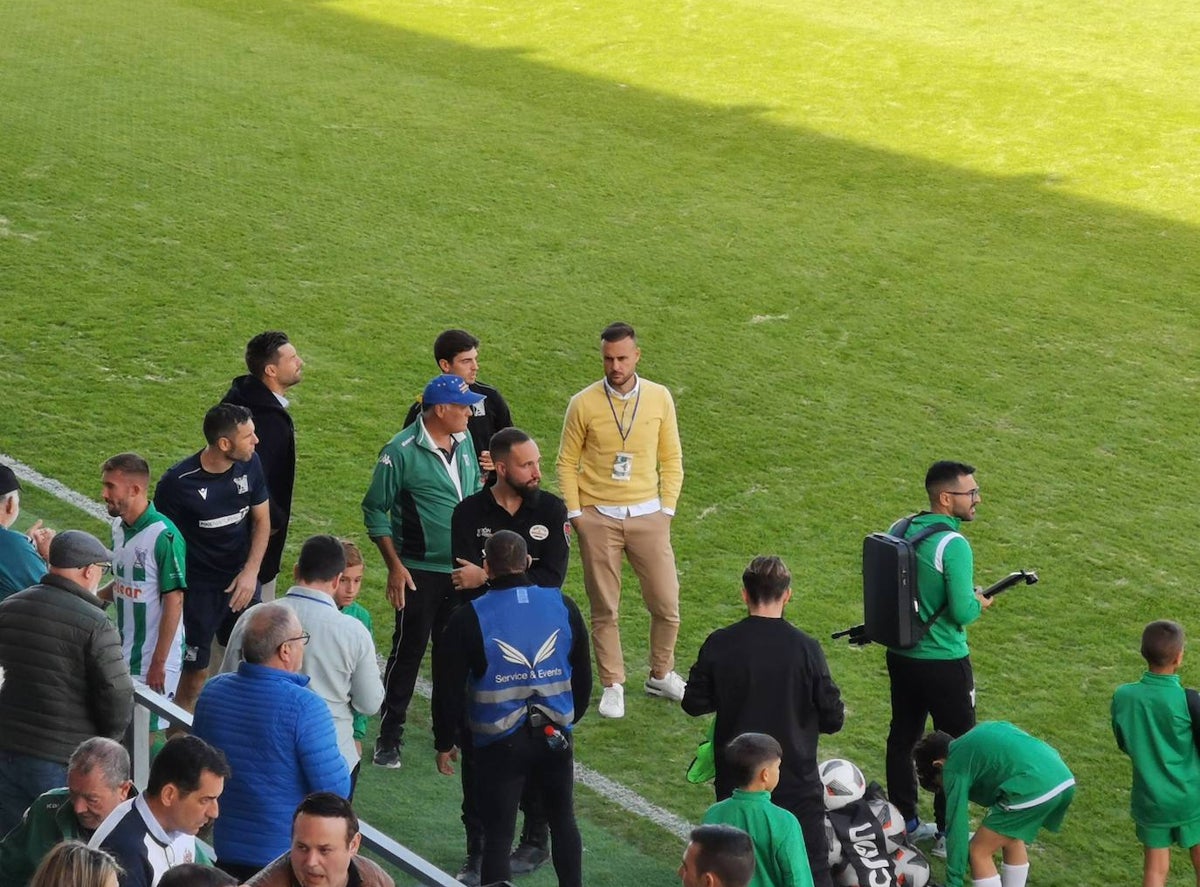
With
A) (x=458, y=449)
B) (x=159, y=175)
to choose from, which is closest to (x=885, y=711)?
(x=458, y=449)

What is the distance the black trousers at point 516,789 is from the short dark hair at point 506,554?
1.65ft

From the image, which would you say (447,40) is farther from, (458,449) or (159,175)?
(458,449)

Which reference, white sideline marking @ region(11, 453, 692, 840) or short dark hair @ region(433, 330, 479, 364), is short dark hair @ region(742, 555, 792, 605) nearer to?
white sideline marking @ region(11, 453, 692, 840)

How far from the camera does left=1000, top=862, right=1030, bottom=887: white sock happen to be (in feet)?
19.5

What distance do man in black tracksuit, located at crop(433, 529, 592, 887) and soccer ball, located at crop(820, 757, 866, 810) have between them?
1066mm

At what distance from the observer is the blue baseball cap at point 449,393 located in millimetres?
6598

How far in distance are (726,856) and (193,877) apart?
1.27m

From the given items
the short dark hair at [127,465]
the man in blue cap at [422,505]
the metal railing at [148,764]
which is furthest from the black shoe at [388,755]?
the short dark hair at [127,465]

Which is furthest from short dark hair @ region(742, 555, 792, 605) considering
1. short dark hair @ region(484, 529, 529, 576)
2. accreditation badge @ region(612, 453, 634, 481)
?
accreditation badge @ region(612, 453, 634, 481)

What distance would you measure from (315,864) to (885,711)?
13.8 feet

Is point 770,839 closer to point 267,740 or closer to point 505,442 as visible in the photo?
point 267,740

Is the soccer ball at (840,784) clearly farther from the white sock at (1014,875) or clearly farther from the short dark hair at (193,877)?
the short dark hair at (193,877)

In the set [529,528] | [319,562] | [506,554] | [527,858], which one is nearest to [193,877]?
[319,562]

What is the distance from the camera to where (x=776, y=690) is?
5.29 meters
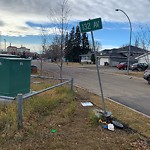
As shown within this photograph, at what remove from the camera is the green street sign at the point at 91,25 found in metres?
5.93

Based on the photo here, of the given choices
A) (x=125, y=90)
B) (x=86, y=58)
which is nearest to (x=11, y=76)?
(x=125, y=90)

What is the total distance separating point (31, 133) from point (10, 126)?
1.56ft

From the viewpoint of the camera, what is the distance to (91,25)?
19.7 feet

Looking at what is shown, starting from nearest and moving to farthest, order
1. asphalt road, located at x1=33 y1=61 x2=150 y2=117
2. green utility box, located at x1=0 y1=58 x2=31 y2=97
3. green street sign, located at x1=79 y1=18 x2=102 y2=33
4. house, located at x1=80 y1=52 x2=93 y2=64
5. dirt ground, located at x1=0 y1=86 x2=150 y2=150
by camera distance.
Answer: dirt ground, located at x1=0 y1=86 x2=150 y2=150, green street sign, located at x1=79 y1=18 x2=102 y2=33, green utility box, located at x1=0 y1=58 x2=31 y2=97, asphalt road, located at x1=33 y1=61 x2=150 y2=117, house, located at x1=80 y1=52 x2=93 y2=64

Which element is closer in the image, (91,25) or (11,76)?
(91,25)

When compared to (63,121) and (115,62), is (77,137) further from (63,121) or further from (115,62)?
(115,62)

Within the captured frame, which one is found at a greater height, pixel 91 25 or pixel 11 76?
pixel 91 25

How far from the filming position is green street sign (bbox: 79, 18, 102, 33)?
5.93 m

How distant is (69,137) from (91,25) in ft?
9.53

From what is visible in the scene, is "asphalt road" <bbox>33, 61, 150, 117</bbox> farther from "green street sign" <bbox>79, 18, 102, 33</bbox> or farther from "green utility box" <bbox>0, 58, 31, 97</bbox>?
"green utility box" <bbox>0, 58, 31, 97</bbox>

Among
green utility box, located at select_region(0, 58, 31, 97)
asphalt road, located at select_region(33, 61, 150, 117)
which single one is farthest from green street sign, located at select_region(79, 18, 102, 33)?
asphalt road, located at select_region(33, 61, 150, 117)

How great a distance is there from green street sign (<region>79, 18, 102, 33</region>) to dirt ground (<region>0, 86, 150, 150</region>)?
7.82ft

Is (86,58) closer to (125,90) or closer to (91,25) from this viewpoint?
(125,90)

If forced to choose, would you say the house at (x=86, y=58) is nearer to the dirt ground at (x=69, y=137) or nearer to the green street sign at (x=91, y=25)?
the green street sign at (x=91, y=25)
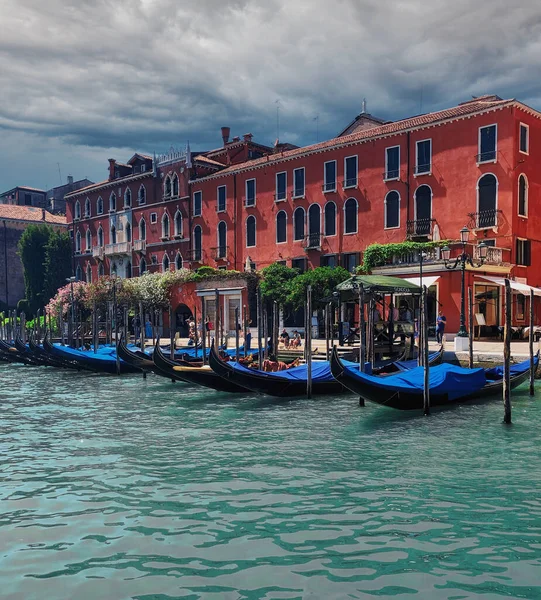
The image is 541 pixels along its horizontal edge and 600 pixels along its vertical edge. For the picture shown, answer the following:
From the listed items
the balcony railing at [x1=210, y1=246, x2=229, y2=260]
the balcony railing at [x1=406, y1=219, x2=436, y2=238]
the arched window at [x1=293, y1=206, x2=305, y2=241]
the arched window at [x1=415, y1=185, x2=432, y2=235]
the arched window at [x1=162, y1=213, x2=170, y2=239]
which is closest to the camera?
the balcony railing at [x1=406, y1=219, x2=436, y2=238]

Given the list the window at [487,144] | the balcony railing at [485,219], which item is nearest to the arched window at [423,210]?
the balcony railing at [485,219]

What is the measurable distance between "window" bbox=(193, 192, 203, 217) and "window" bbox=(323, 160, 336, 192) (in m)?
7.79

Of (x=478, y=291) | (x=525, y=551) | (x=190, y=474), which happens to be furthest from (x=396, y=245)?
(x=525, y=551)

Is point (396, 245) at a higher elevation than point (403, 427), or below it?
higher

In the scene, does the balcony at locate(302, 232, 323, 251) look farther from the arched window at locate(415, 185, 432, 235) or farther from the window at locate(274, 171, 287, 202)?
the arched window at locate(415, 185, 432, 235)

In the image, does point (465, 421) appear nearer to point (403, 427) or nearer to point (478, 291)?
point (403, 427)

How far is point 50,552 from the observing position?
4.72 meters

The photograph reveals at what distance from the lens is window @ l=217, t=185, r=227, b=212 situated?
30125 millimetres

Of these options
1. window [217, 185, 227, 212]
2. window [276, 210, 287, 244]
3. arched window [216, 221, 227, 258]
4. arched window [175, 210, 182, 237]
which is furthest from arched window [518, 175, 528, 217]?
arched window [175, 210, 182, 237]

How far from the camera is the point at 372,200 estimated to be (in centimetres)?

____

▶ [The exercise]:
Rewrite all of the material above with "soccer ball" swapped for "football" and everything else kept the same. Leave out the pictures.

▶ [Reply to the task]:
With
A) (x=458, y=449)
B) (x=159, y=175)
to choose from, which is closest to (x=885, y=711)?
(x=458, y=449)

What is the distance the black trousers at point 516,789 is from the short dark hair at point 506,554?
1.65ft

From the image, which would you say (447,40) is farther from, (458,449) or (159,175)?
(458,449)

Which reference, white sideline marking @ region(11, 453, 692, 840) or short dark hair @ region(433, 330, 479, 364), is short dark hair @ region(742, 555, 792, 605) nearer to?
white sideline marking @ region(11, 453, 692, 840)

How far from the camera does left=1000, top=862, right=1030, bottom=887: white sock happen to be (in feet)?
19.5

What distance do man in black tracksuit, located at crop(433, 529, 592, 887) and football, located at crop(820, 757, 866, 810) have between them?
1066mm

At what distance from the observer is the blue baseball cap at point 449,393 located in millimetres?
6598

How far in distance are (726,856) and (193,877) apart?
1.27m

From the given items
the short dark hair at [127,465]
the man in blue cap at [422,505]
the metal railing at [148,764]
which is furthest from the black shoe at [388,755]?
the short dark hair at [127,465]

Which is furthest from short dark hair @ region(742, 555, 792, 605) considering
1. short dark hair @ region(484, 529, 529, 576)
2. accreditation badge @ region(612, 453, 634, 481)
?
accreditation badge @ region(612, 453, 634, 481)

What distance would you measure from (315,864) to (885,711)?
13.8 feet

Is point 770,839 closer to point 267,740 or closer to point 505,442 as visible in the photo?
point 267,740

Is the football at (840,784) clearly farther from the white sock at (1014,875) or clearly farther from the short dark hair at (193,877)?
the short dark hair at (193,877)

In the set [529,528] | [319,562] | [506,554] | [527,858], which one is nearest to [193,877]?
[319,562]

What is the distance from the camera to where (x=776, y=690) is?
5.29 meters
As shown within this photograph, at what remove from the camera is the green street sign at the point at 91,25 found in metres?
5.93

Based on the photo here, of the given choices
A) (x=125, y=90)
B) (x=86, y=58)
which is nearest to (x=11, y=76)?
(x=125, y=90)

What is the total distance separating point (31, 133) from point (10, 126)?
1.56ft

From the viewpoint of the camera, what is the distance to (91,25)?
19.7 feet

Looking at what is shown, starting from nearest and moving to farthest, order
1. asphalt road, located at x1=33 y1=61 x2=150 y2=117
2. green utility box, located at x1=0 y1=58 x2=31 y2=97
3. green street sign, located at x1=79 y1=18 x2=102 y2=33
4. house, located at x1=80 y1=52 x2=93 y2=64
5. dirt ground, located at x1=0 y1=86 x2=150 y2=150
by camera distance.
Answer: dirt ground, located at x1=0 y1=86 x2=150 y2=150, green street sign, located at x1=79 y1=18 x2=102 y2=33, green utility box, located at x1=0 y1=58 x2=31 y2=97, asphalt road, located at x1=33 y1=61 x2=150 y2=117, house, located at x1=80 y1=52 x2=93 y2=64

Which element is closer in the image, (91,25) or (11,76)?
(91,25)

When compared to (63,121) and (115,62), is (77,137) further from (63,121) or further from (115,62)?
(115,62)

Within the captured frame, which one is found at a greater height, pixel 91 25 or pixel 11 76?
pixel 91 25

How far from the filming position is green street sign (bbox: 79, 18, 102, 33)?
5.93 m

How distant is (69,137) from (91,25) in ft?
9.53

From what is visible in the scene, is "asphalt road" <bbox>33, 61, 150, 117</bbox> farther from "green street sign" <bbox>79, 18, 102, 33</bbox> or farther from "green utility box" <bbox>0, 58, 31, 97</bbox>?
"green utility box" <bbox>0, 58, 31, 97</bbox>

Among
green utility box, located at select_region(0, 58, 31, 97)
asphalt road, located at select_region(33, 61, 150, 117)
which single one is farthest from green street sign, located at select_region(79, 18, 102, 33)?
asphalt road, located at select_region(33, 61, 150, 117)

How great a distance is there from green street sign (<region>79, 18, 102, 33</region>) to dirt ground (<region>0, 86, 150, 150</region>)?
7.82ft

Is (86,58) closer to (125,90) or closer to (91,25) from this viewpoint?
(125,90)

If forced to choose, would you say the house at (x=86, y=58) is nearer to the dirt ground at (x=69, y=137) or nearer to the green street sign at (x=91, y=25)?
the green street sign at (x=91, y=25)
The image is 541 pixels along its horizontal edge and 600 pixels along its vertical edge. For the picture shown, answer the following:
From the listed items
the balcony railing at [x1=210, y1=246, x2=229, y2=260]
the balcony railing at [x1=406, y1=219, x2=436, y2=238]
the arched window at [x1=293, y1=206, x2=305, y2=241]
the arched window at [x1=415, y1=185, x2=432, y2=235]
the arched window at [x1=162, y1=213, x2=170, y2=239]
which is closest to the camera?
the balcony railing at [x1=406, y1=219, x2=436, y2=238]

Given the list the window at [487,144] | the balcony railing at [485,219], which item is nearest to the arched window at [423,210]?
the balcony railing at [485,219]

What is the measurable distance between "window" bbox=(193, 192, 203, 217) and "window" bbox=(323, 160, 336, 192) (in m)?
7.79

Of (x=478, y=291) | (x=525, y=551) | (x=190, y=474), which happens to be furthest from (x=396, y=245)?
(x=525, y=551)

Is point (396, 245) at a higher elevation than point (403, 427), or below it?
higher

In the scene, does the balcony at locate(302, 232, 323, 251) look farther from the arched window at locate(415, 185, 432, 235) or farther from the window at locate(274, 171, 287, 202)?
the arched window at locate(415, 185, 432, 235)

In the image, does point (465, 421) appear nearer to point (403, 427) or nearer to point (478, 291)?
point (403, 427)

How far is point 50,552 from the observing position?
4.72 meters

The photograph reveals at what distance from the lens is window @ l=217, t=185, r=227, b=212 situated?
30125 millimetres

Of these options
1. window [217, 185, 227, 212]
2. window [276, 210, 287, 244]
3. arched window [216, 221, 227, 258]
4. arched window [175, 210, 182, 237]
which is furthest from arched window [518, 175, 528, 217]?
arched window [175, 210, 182, 237]

How far from the camera is the point at 372,200 estimated to be (in centimetres)?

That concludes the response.